• WHAT TO DO: Output each record verbatim, with pictures left out.
+++
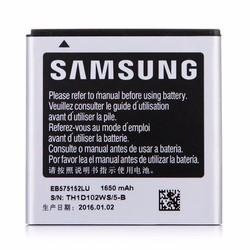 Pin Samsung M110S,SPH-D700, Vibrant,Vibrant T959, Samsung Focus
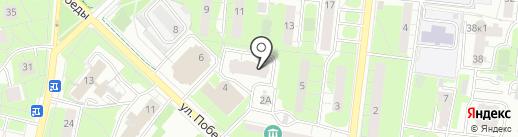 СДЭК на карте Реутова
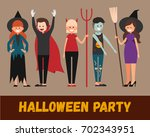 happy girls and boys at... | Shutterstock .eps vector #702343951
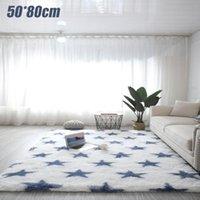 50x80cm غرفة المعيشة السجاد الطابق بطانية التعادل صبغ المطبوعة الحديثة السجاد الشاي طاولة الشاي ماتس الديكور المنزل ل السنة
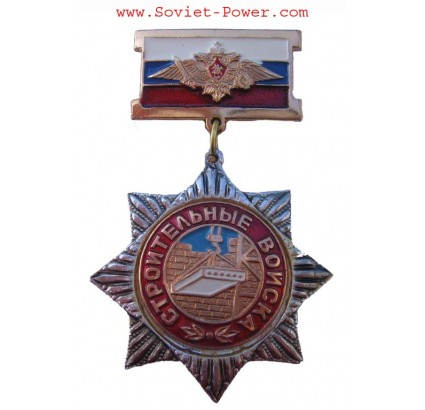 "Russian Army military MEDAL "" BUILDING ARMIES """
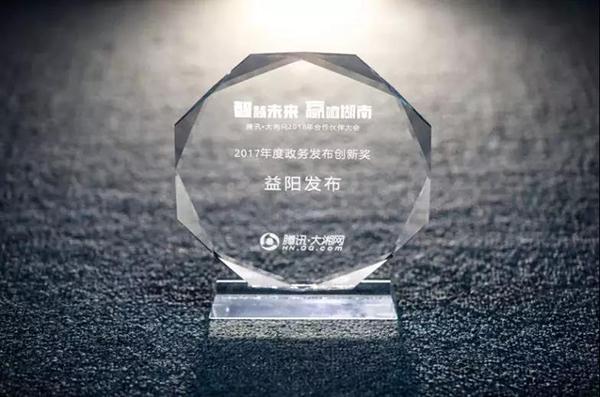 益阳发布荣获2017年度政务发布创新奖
+++
• OUTPUT BELOW:
 Pin Samsung M110S,SPH-D700, Vibrant,Vibrant T959, Samsung Focus
 СДЭК на карте Реутова
 happy girls and boys at... | Shutterstock .eps vector #702343951
 50x80cm غرفة المعيشة السجاد الطابق بطانية التعادل صبغ المطبوعة الحديثة السجاد الشاي طاولة الشاي ماتس الديكور المنزل ل السنة
 "Russian Army military MEDAL "" BUILDING ARMIES """
 益阳发布荣获2017年度政务发布创新奖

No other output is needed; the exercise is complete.